Document section:
= List of members of the 14th National People's Congress =

Deputies to Chinese legislature since 2023

The 14th National People's Congress (NPC) is the sitting electoral term of the "supreme organ of state power" of the People's Republic of China. It convened in Beijing, on 5 March 2023, and is scheduled to continue until March 2028. Elections took place from October 2022 to February 2023 across each Chinese province to choose the new Congress.

The following is a list of deputies to the 14th National People's Congress, with changes in deputies at the end.

Dataset excerpt:
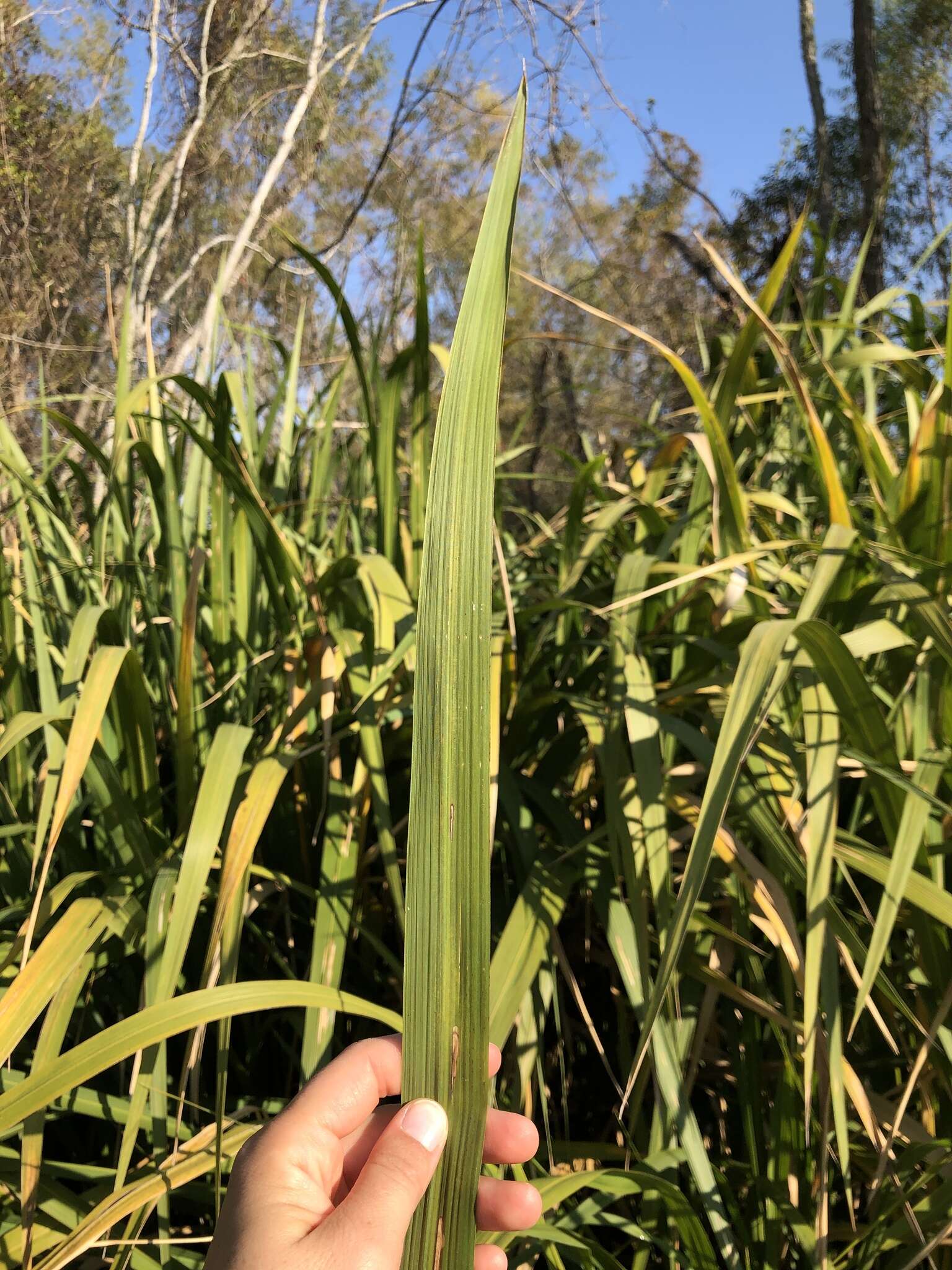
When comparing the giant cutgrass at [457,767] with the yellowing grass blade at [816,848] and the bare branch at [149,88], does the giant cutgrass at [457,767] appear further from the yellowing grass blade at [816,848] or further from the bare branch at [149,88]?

Explore the material:
A) Duplicate the passage of the membership list that begins at the words "The 14th National People's Congress (NPC)" and stops after "the new Congress.".
B) Using the membership list, answer these questions briefly:
(i) In which city, and on what date, did the 14th National People's Congress convene?
(ii) Over what period did the elections for the new Congress take place?
(iii) Where in the list are the changes in deputies given?

Expected responses:
A)
The 14th National People's Congress (NPC) is the sitting electoral term of the "supreme organ of state power" of the People's Republic of China. It convened in Beijing, on 5 March 2023, and is scheduled to continue until March 2028. Elections took place from October 2022 to February 2023 across each Chinese province to choose the new Congress.

B)
(i) Beijing, on 5 March 2023.
(ii) From October 2022 to February 2023.
(iii) At the end.